** Start of PROVIDED DATA **

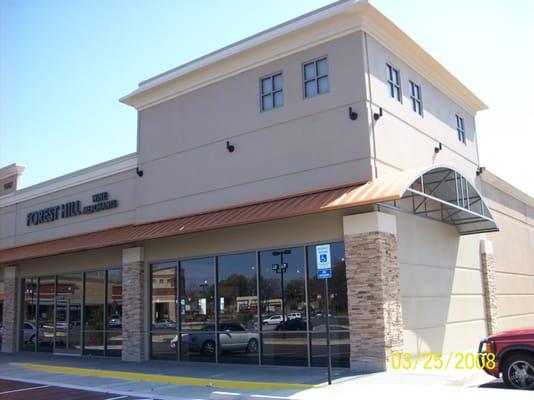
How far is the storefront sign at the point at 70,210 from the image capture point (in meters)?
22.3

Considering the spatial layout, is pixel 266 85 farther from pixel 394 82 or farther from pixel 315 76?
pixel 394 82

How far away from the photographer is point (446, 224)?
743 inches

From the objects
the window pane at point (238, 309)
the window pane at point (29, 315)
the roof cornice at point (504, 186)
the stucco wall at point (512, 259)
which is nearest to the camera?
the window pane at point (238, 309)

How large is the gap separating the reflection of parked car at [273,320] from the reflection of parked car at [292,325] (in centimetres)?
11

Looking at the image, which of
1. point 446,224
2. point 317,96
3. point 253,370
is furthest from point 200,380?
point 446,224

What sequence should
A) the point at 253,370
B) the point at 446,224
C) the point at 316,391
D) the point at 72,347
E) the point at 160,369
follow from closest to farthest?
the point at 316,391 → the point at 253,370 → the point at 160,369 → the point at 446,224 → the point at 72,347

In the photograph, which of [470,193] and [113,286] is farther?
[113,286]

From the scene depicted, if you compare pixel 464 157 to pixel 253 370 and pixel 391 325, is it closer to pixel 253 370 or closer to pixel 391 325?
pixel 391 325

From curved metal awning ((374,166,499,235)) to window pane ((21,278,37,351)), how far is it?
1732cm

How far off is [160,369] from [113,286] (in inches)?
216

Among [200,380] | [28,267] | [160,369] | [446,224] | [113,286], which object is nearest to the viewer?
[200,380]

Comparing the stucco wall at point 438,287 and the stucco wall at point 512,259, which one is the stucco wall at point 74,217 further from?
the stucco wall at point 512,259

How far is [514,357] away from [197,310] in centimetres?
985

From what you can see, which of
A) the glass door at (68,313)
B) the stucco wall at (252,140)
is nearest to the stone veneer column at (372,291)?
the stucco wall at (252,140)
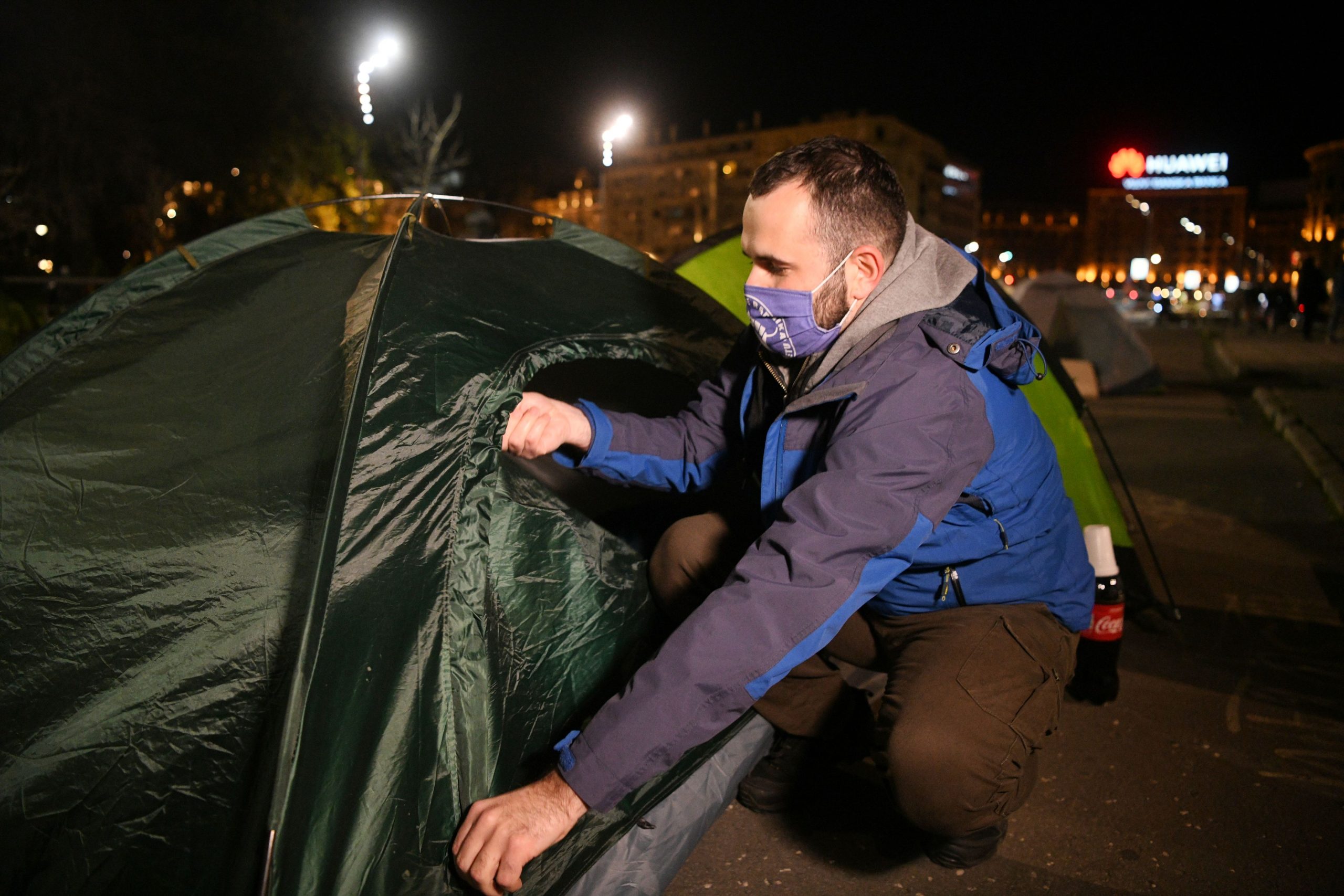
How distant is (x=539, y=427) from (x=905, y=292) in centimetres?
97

** End of PROVIDED DATA **

> [WORK TO DO]: Rewrite the lines above, putting "centimeters" in place of "centimetres" each time it occurs and leaving everything else unchanged. Leave out the pictures.

> [SOLUTION]:
How far is the storefront sign at the point at 70,210 from the image capture point (in meters)?
22.3

Considering the spatial layout, is pixel 266 85 farther from pixel 394 82 or farther from pixel 315 76?
pixel 394 82

How far away from the photographer is point (446, 224)?
743 inches

From the objects
the window pane at point (238, 309)
the window pane at point (29, 315)
the roof cornice at point (504, 186)
the stucco wall at point (512, 259)
which is nearest to the camera?
the window pane at point (238, 309)

How large is the gap separating the reflection of parked car at [273,320] from the reflection of parked car at [292,325] (in centimeters)?
11

Looking at the image, which of
1. point 446,224
2. point 317,96
3. point 253,370
is furthest from point 200,380?
point 446,224

What sequence should
A) the point at 253,370
B) the point at 446,224
C) the point at 316,391
D) the point at 72,347
E) the point at 160,369
follow from closest to farthest?
the point at 316,391 → the point at 253,370 → the point at 160,369 → the point at 446,224 → the point at 72,347

In the photograph, which of [470,193] and [113,286] is farther?
[113,286]

From the scene depicted, if you compare pixel 464 157 to pixel 253 370 and pixel 391 325, is it closer to pixel 253 370 or closer to pixel 391 325?
pixel 391 325

From curved metal awning ((374,166,499,235)) to window pane ((21,278,37,351)), how far is it?
1732cm

How far off is [160,369] from [113,286] (in inches)?
216

Among [200,380] | [28,267] | [160,369] | [446,224] | [113,286], which object is nearest to the viewer?
[200,380]

Comparing the stucco wall at point 438,287 and the stucco wall at point 512,259, which one is the stucco wall at point 74,217 further from?
the stucco wall at point 512,259

How far is [514,357] away from [197,310] in centimeters?
985

From what you can see, which of
A) the glass door at (68,313)
B) the stucco wall at (252,140)
is nearest to the stone veneer column at (372,291)?
the stucco wall at (252,140)
How distant is (x=539, y=427) from (x=905, y=292) in centimeters?
97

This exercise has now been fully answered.